I didn’t think much of it. It was sort of nice because now there were much more accessible limbs and wood pieces for the fire pit. The builder was pretty slow to work, so the construction crews were minimal at first. Big changes happened quickly and the lot was transforming. It was graded and a basement dug, a foundation poured and a few long weeks later, a house began to take shape.
Remember our back yard? The muddy mess that matched the lot’s red sea of clay. Guess what happened? We got grass. Cutting down the trees allowed the sun to dump light on our back yard – light it hadn’t seen in decades – and in a matter of weeks, light green tender grass sprigs began to pop up out of the ground.
What we thought was going to be a misguided hindrance in our hearts became exactly what that space needed.
“Open up let the light in,” sings Steffany Gretzinger on her album The Undoing. Those are the only lines to the song with the same title. Over and over and over again, she sings, “Open up let the light in.” I couldn’t help but be reminded of this song when I think about the grass in our back yard. All it needed was light. It was something we could not supply by ourselves. We needed a builder to come and do some work to get it.
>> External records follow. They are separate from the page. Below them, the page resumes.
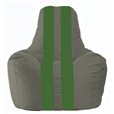 Кресло-мешок Спортинг тёмно-серый - зелёный С1.1-361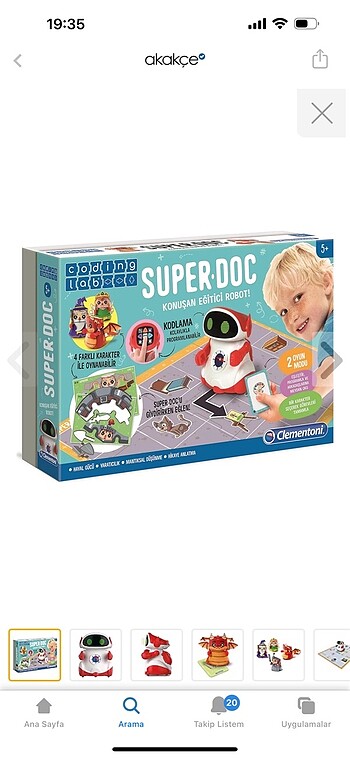 Beden Clementoni Super Doc Eğitici Robot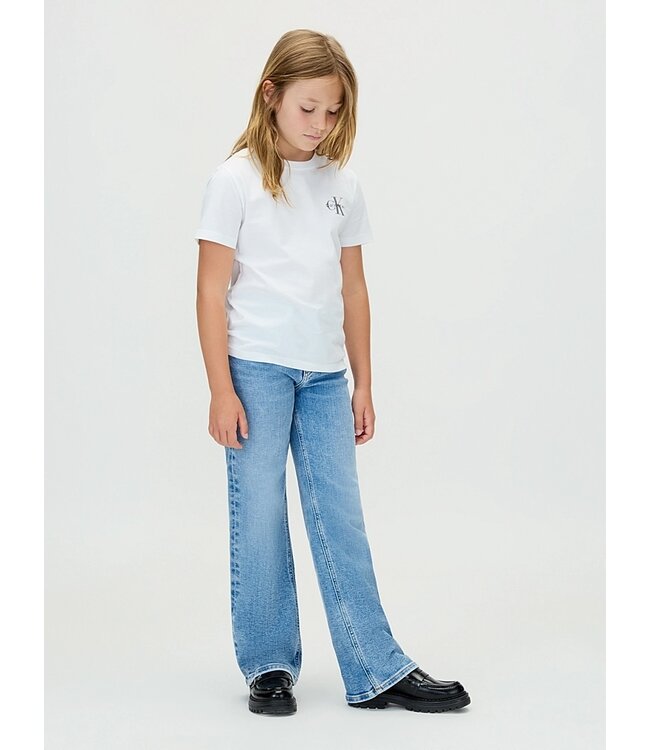 Calvin Klein HR WIDE LEG Ocean Blue Stretch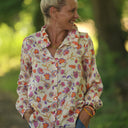 Blouse Émilie – Satin de coton Parfum de printemps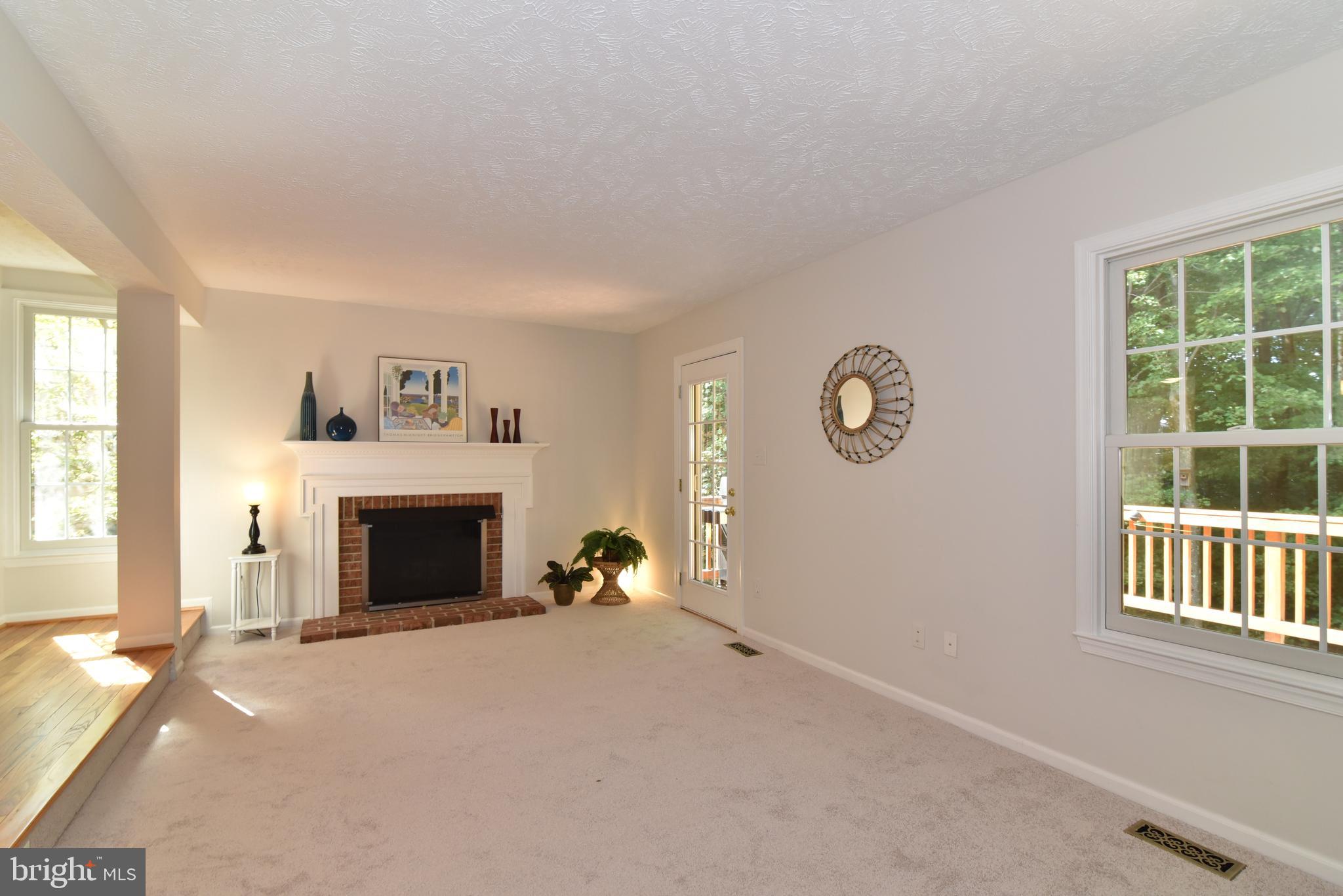 1537 Autumn Ridge Circle Reston, VA 20194 - Photo 8 of 43 Gas Fireplace in Living Room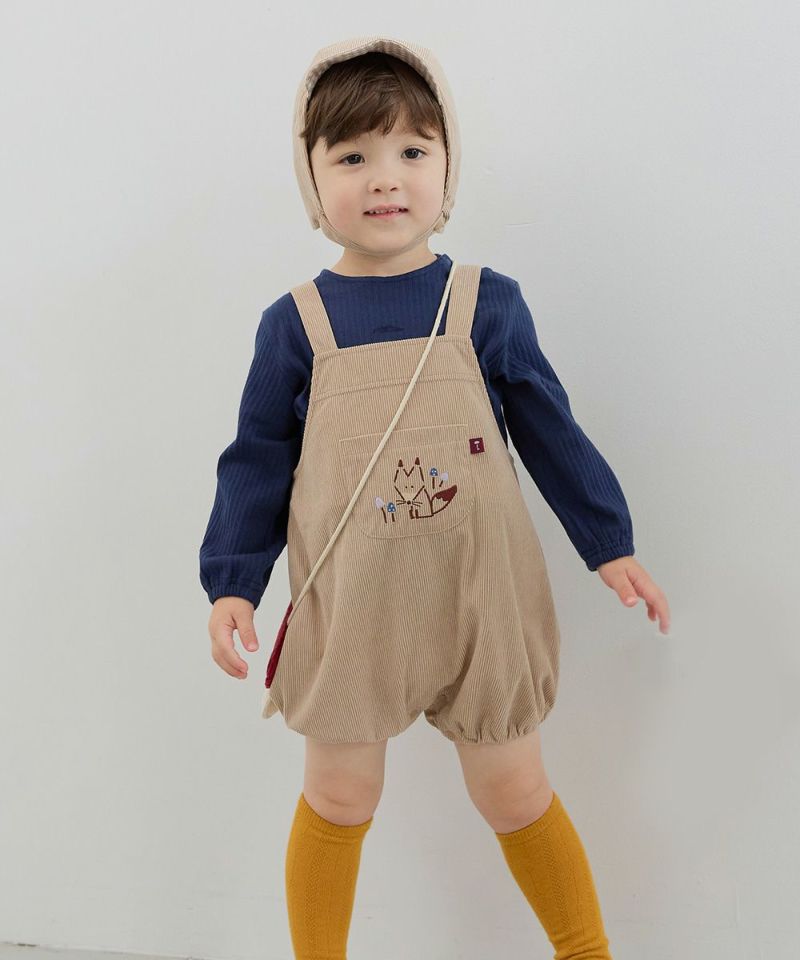 セットアップ】フォックスオーバーオール＆長袖トップス | おしゃれな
There’s a reason light came first in Genesis 1. Light had to be present for things to grow. Light also had to be present for us to see. John even claims that God Himself is light, “…The message we have heard from him and proclaim to you, that God is light, and in him is no darkness at all” (1 John 1:5).
The world is a pretty dark place. It’s broken. Hurting people are constantly hurting people. It’s a vicious cycle of darkness. Darkness brings with it fear, the unknown, and sadness. We can’t see to function like we are supposed to function without light. And the proverbial backyards of our hearts can’t grow grass until we experience the Light.
What a beautiful promise of God. He is light. And in Him there is no darkness at all.
My prayer for you today is that you would not only experience the Light of the World (John 8:12), but that you would grow into who you are created to be when the Light shines on you.